An ancient tomb dating back to the Eastern Han Dynasty (25-220 AD) has been discovered in a village in Xuwen county at the southern tip of Leizhou Peninsula, in south China's Guangdong Province.
A villager, named Mei Qinghua, came upon the tomb while digging in his courtyard. Workers and archeologists from the county's cultural bureau and museum arrived promptly to extract and preserve the contents.
More than 50 pieces of ancient relics, including exquisite pottery items and earthernwares with fine patterns, ancient pottery mugs, furnaces and spinning wheels, bronze ware, as well as coins and decorative objects made of agate and crystal, were found in the rectangular tomb chamber.
According to the archeologists' preliminary analysis, the tomb dates back to the mid or latter period of the Eastern Han Dynasty.
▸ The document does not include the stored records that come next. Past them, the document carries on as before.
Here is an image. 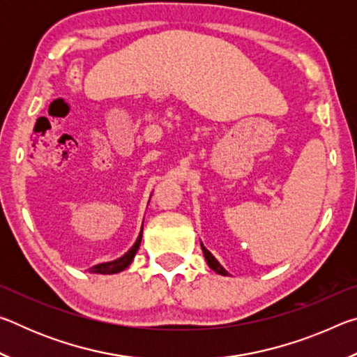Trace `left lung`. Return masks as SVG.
<instances>
[{
  "mask_svg": "<svg viewBox=\"0 0 357 357\" xmlns=\"http://www.w3.org/2000/svg\"><path fill=\"white\" fill-rule=\"evenodd\" d=\"M202 244V243H200ZM202 250H203V255H204V258H206V263H208V266L211 269L214 271V273H217V274H220V275H228V271L223 268V266L217 261L215 259V257L213 255V253H211L206 247H204L203 244H202Z\"/></svg>",
  "mask_w": 357,
  "mask_h": 357,
  "instance_id": "left-lung-1",
  "label": "left lung"
}]
</instances>
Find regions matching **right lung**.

The arrangement of the rare, valuable objects buried with the dead differed from that of other Han dynasty tombs. An elegant three-legged pottery wine jar, decorated with strange monstrous beast stripes, was found at the end of the tomb chamber.
Xuwen County is believed to be the port where trade vessels embarked on the maritime Silk Road during the ancient Han Dynasty.
The discovery of the tomb has provided valuable new evidence in support of this theory, said the archeologists.